Program pelatihan ini turut didukung oleh Dinas Tenaga Kerja Kota Balikpapan serta lembaga pelatihan kerja sebagai pelaksana teknis. Sinergi tersebut mencerminkan kolaborasi antara dunia usaha, pemerintah, dan komunitas dalam menciptakan ekosistem kerja yang lebih inklusif bagi penyandang disabilitas.
Ketua HWDI Kota Balikpapan, Lily Handayani, mengapresiasi dukungan yang diberikan oleh kedua perusahaan. Menurutnya, fasilitasi pelatihan ini menjadi ruang penting bagi penyandang disabilitas untuk meningkatkan keterampilan dan kesiapan kerja. “Saya sangat berterima kasih kepada Pertamina Patra Niaga Unit Balikpapan dan Kilang Pertamina Balikpapan karena telah memfasilitasi anak-anak hebat kita untuk belajar bersama dan meningkatkan kemampuan mereka,” ujarnya.

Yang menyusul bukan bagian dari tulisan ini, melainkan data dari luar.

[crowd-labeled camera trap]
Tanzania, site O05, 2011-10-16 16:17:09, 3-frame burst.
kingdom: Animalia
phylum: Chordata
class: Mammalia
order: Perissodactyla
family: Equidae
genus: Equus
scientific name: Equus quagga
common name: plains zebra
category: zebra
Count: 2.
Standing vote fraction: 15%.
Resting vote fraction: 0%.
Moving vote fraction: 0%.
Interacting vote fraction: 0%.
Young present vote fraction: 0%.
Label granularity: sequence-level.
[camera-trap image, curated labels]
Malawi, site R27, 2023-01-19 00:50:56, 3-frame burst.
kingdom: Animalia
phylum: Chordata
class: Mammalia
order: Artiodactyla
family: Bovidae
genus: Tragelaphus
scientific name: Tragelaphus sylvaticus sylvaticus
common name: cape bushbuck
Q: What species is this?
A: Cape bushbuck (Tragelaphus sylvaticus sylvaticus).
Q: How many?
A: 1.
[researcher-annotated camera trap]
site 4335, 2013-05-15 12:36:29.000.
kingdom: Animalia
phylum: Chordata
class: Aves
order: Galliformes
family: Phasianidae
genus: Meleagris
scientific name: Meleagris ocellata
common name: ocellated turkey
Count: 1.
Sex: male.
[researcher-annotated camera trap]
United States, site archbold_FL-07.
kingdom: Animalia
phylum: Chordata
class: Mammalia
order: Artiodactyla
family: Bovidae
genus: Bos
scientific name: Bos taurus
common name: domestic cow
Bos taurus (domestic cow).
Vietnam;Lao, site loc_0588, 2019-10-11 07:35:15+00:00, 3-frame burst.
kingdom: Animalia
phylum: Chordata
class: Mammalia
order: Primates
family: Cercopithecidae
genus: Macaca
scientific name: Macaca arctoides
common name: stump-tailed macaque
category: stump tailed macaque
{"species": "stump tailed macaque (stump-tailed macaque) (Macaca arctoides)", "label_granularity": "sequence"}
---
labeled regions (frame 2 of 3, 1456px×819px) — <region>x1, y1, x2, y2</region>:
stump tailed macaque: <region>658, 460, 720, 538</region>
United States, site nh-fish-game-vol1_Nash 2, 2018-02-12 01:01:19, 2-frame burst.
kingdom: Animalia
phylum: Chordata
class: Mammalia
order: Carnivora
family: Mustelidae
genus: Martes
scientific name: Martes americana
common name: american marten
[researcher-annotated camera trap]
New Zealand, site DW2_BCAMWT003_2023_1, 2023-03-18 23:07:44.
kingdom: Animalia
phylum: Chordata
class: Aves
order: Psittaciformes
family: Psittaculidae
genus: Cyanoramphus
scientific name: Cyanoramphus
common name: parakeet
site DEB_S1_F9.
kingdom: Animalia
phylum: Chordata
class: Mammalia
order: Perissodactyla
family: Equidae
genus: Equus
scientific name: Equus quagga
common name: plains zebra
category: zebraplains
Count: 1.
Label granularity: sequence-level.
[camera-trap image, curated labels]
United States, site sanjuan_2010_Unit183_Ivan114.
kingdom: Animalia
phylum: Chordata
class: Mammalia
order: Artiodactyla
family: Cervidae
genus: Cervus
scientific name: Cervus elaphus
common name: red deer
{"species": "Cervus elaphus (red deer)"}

Melalui peningkatan kompetensi kerja tersebut, para peserta diharapkan memiliki bekal yang lebih kuat untuk memasuki dunia kerja formal sekaligus memperkuat kemandirian ekonomi secara berkelanjutan, sejalan dengan tujuan pembangunan inklusif yang tidak meninggalkan siapa pun.